Éramos brutos, tal como hoje, e não era difícil convencerem-nos fosse do que fosse. Porque tudo nos era servido como num self-service doses de fast food prontas a comer, comíamos do que nos punham à frente. E depois, as ideias da moda tinham o aval de filósofos, intelectuais, políticos, tudo gente de gabarito que pensava por nós. Apenas um exemplo: passámos quase todos a ser ateus empedernidos, mas, curiosamente, engolíamos com avidez o catecismo de uma nova fé, à qual não faltavam profetas, escrituras, promessas de salvação, messias, apóstolos, mártires, papas, missas, romarias. O fervor da crença chegava mesmo a proporcionar visões, individuais e coletivas.

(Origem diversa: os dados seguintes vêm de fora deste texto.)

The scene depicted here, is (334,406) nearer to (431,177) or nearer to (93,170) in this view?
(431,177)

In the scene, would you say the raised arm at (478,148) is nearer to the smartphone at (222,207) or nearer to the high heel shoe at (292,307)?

Se não, vejamos. Uma das primeiras coisas de que nos persuadiram foi que as ideias políticas se repartem por dois grandes campos que mutuamente se excluem e combatem, esquerda e direita. Acoplado a isso, era evidente para nós que arrastados nessa luta se digladiavam também povo e burguesia, operários e patrões, pobres e ricos, explorados e exploradores. Simplista como todos os esquemas, mas tão eficaz que se mantém a funcionar e ainda nos empolga. Curioso é que os segundos termos destes pares foram rapidamente diabolizados. Ser de direita não era ser alguém que pudesse ter ideias válidas e defender modelos de sociedade. Concentrada no adjetivo fáxísta, então em voga, a categoria não só desqualificava qualquer um como tinha mesmo caráter insultuoso. Em resumo, à pobreza do pensamento maniqueísta direita-esquerda acrescentava-se a indigência do pensamento único.
Com o tempo ficámos amarrados à ideia como barcos a um cais, e tomámo-la por tão real como um pau ou uma pedra. Também é verdade que ela vai funcionando dentro do jogo democrático, ao fazer dialogar pontos de vista antagónicos e complementares de cuja síntese se constrói a vida em sociedade. Mas fraturar a vida política (e portanto as nossas mentes) em duas partes é tão arbitrário como fraturá-las em quatro ou oito, não passa de uma convenção como qualquer outra.
Direita e esquerda existem dentro de nós como duas tendências que dialogam entre si e a natureza nunca se teria lembrado de apartar: razão e coração. Cada uma delas devia ser um miradouro para contemplar o panorama antes de avançar, não uma moradia de cuja janela se olha a mesmíssima paisagem durante a vida inteira.

(Nordeste - jun. 2019)

Manuel Eduardo Pires
. Estes montes e esta cultura sempre foram o meu alimento espiritual, por onde quer que andasse. Os primeiros para já estão menos mal, enquanto a onda avassaladora do chamado progresso não decidir arrasá-los para construir sabe-se lá o quê, mas que nunca será tão bom. A cultura, essa está moribunda, e eu com ela. Daí talvez a nostalgia e o azedume naquilo que às vezes digo. De modo que peço paciência a quem tiver a paciência de me ir lendo.